— start SOURCE TEXT —

I DO have short hair and never tried to conceal it. Probably making it worse with my cut but I will always have short hair.


----------



## jane1213 (Aug 10, 2012)

I am 27 and I think it is totally OK. I am attractive but a bit insecure about few things in my body. I am still confident and happy though. I mean why would you be interested in someone who judges you for your appearance more than your personality? If someone is looking for an affair or a hookup that's fine, but long term relationship no! That shouldn't be a priority.

By the way there is this guy at my gym who shaves his head and I find him super attractive...


----------



## m0nk (Mar 14, 2014)

I'm 29...and absolutely not. My SO owns it and chooses to shave his head or buzz it for convenience (and comfort on a motorcycle!). Hair hasn't ever been one of my turn ons personally. My answer would have been the same at 20. Hair does not a man make IMHO.
_Posted via Mobile Device_


----------



## couple (Nov 6, 2010)

You are approaching your concern in the wrong way.

Why?

I'm guessing that most women, if asked, would say that they do not like balding/thinning hair on a guy. Likewise, most women, if asked, would say that they do not like big noses on guys. Further, I'm guessing that, if asked, most women would say that they are not attracted to short stature in a guy. I can go on and on...

however, i once knew a guy with a big, hooked nose and believe me, he could "score" like you wouldn't believe. Would all these women say that they are attracted to big noses? Of course not.

Likewise, I've known many short guys that were endlessly chased by women. Tom Cruise and many others have not had a problem rising to sex symbol status as a short man. The same women who might say they don't like short men might also say they think Tom Cruise is attractive.

Finally, I've had friends who started thinning/balding very young (20 or so). These guys had absolutely no problem with women through the younger dating years and I know a couple who are in their 40s now and date women in their 20s or 30s and have women lining up for them. And I have a couple of extreme examples of balding friends in their 40s who "play the field" with much younger model types and can walk into any bar or other situation and have many women attracted to them. However, ask these women if they are attracted to thinning/balding men and likely most would say "no".

So my point is that asking if young women would like balding/thinning hair on a man is a poor way to determine if a younger woman would find YOU attractive. The common feature of the men I mention above is that they carry themselves with extreme confidence are genuine and outgoing and generally have some other features that most women would say that they find attractive in a man - e.g. humor, nice physique, handsome face, etc.


----------



## happy as a clam (Jan 5, 2014)

My SO is not "naturally bald" but he does shave his head clean as a whistle, and it's sexy, sexy, SEXY on him! He has a good shaped head to go bald, and it "fits" his very athletic build.

I'm not crazy about a bald spot though on an otherwise full head of hair. Like Rowan said, just own it. Either shave it all off, or get a close-cropped cut that doesn't scream that you are trying to hide it.

— end SOURCE TEXT —

> REQUIRED ACTIONS:
**A)** In the forum thread on balding, what two reasons does m0nk give for the SO shaving or buzzing his head?
**B)** List the usernames that appear in the post headers of the forum thread on balding.
**C)** Pick up the forum thread on balding after its final post and keep it going.

— start INFORMATION SUPPLIED —

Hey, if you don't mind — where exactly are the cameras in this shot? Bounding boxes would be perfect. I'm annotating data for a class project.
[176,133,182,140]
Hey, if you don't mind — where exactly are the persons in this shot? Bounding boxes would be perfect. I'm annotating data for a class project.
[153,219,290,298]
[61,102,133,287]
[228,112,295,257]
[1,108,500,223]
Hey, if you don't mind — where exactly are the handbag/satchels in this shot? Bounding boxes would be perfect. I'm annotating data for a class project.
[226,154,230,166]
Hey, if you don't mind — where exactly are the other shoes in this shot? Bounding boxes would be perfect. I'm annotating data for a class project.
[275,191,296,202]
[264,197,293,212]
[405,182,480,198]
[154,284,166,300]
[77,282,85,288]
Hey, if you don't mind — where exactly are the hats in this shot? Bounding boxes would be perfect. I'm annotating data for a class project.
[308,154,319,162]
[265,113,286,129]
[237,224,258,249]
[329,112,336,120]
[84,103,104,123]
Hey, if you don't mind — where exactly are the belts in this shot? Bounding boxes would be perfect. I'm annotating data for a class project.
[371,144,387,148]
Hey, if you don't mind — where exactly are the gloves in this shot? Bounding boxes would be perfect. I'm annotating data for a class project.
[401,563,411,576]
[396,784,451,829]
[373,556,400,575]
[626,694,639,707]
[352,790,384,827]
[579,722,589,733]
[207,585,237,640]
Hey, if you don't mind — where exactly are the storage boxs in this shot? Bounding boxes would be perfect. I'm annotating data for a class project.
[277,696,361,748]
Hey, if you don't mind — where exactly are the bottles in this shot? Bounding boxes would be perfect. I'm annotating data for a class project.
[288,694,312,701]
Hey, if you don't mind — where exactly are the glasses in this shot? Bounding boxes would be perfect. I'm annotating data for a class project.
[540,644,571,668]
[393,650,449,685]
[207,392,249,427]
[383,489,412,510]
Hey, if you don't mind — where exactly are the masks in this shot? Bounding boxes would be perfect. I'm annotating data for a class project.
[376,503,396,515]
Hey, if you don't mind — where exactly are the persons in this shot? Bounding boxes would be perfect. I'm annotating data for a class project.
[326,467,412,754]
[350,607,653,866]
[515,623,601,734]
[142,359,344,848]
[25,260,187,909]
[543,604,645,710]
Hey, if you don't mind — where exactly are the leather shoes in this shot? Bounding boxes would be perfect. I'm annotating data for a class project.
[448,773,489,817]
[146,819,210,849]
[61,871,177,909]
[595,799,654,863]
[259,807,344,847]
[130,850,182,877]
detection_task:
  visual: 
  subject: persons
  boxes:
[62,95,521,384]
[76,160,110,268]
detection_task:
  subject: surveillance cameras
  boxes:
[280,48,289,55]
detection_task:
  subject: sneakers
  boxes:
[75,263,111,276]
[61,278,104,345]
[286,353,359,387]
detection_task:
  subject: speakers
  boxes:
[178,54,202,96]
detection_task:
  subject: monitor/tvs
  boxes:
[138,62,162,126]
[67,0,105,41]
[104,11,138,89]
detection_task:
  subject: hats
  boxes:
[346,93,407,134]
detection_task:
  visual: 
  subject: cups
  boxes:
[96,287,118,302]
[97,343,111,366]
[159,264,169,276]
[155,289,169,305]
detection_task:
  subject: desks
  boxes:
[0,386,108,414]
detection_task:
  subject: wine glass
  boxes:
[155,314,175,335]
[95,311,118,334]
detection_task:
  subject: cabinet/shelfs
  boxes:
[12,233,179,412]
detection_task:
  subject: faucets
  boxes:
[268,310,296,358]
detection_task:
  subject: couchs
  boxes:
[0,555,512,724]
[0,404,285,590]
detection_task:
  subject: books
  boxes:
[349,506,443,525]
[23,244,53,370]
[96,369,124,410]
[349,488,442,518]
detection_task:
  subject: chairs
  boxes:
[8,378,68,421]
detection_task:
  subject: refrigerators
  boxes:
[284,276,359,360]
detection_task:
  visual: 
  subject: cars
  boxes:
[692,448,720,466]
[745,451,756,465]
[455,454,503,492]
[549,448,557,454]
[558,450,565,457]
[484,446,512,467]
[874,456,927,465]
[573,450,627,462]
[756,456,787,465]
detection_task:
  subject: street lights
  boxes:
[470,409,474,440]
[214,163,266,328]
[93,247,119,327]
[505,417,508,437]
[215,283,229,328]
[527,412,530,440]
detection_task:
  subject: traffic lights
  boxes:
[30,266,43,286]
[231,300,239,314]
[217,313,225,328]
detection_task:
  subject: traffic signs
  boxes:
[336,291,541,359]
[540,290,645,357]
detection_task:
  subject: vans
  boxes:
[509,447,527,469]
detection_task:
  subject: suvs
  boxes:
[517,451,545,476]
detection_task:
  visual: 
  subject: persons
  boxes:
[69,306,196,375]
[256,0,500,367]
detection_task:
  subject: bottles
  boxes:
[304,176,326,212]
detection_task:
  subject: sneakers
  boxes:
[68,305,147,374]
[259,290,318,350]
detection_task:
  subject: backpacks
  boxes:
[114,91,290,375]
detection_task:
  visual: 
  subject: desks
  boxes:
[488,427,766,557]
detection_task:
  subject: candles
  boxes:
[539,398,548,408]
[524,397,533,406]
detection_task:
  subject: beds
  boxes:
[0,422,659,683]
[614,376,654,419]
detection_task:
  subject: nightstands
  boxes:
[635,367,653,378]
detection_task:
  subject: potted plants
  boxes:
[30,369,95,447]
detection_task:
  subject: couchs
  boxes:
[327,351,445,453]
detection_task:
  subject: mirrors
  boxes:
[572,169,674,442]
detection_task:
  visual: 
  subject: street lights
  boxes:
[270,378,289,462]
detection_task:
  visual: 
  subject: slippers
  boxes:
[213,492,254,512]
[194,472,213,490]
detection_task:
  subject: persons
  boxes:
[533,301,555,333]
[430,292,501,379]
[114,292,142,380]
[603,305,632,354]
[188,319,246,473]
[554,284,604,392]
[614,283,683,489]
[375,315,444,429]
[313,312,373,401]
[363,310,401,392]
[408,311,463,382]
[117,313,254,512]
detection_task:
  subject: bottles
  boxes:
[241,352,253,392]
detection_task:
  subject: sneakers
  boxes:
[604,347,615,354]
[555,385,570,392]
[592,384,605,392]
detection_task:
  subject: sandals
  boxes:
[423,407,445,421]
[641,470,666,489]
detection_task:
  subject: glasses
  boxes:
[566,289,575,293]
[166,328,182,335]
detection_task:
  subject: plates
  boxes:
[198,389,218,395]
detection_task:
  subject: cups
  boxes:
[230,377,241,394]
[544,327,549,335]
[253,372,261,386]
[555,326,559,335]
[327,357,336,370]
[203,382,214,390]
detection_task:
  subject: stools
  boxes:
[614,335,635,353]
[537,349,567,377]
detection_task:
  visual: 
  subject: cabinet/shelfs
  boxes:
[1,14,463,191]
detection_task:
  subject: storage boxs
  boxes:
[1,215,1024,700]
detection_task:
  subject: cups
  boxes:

— end INFORMATION SUPPLIED —

> RESPONSES FOR EACH TASK:
**A)** Convenience and comfort on a motorcycle.

**B)** jane1213, m0nk, couple, happy as a clam

**C)**
Treatment is an option as long as it actually works. There's nothing worse than the "Rogaine head" with thin wisps of hair trying to mask it. Doesn't really work or look good.

Are you thinking of transplanting your own hair?


----------



## SepticChange (Aug 21, 2011)

I personally am not a fan but it is a turn off when a guy tries to hide it with weird hairstyles. Yes, there are women who refuse to give balding men a chance but it's just a preference. There are young ladies who find it a turn on or don't care.


----------



## Cubby (Mar 28, 2012)

I'm a guy, but it sounds like the consensus from the girls is a full head of hair is probably preferable to bald. But if you're bald, own it and go real short or shave it. That's what I do. My hair, what's left of it, is extremely short. And I gotta say, I feel extremely confident that way. Guys , you don't want to do the combover or wear it poofy, or sport the Bozo look!
_Posted via Mobile Device_


----------



## NextTimeAround (Dec 15, 2011)

Cubby said:


> I'm a guy, but it sounds like the consensus from the girls is a full head of hair is probably preferable to bald. But if you're bald, own it and go real short or shave it. That's what I do. My hair, what's left of it, is extremely short. And I gotta say, I feel extremely confident that way. Guys , you don't want to do the combover or wear it poofy, or sport the Bozo look!
> _Posted via Mobile Device_


.....or prove that what's left can grow past your shoulders......


----------



## Kylie84 (May 4, 2012)

Nope.
If I have been attracted to a man it is regardless of the amount of hair on his head.
Many men look great balding as much as a full head of hair can look great on others.
What isn't attractive to me? A man with plugs. Urgh!


----------



## PBear (Nov 16, 2010)

I'm guessing your insecurities, as demonstrated by this post, will be more of a turnoff than a little hair loss... It is what it is, dude. If she's not into that, her loss. 

C
_Posted via Mobile Device_


----------



## Pepper123 (Nov 27, 2012)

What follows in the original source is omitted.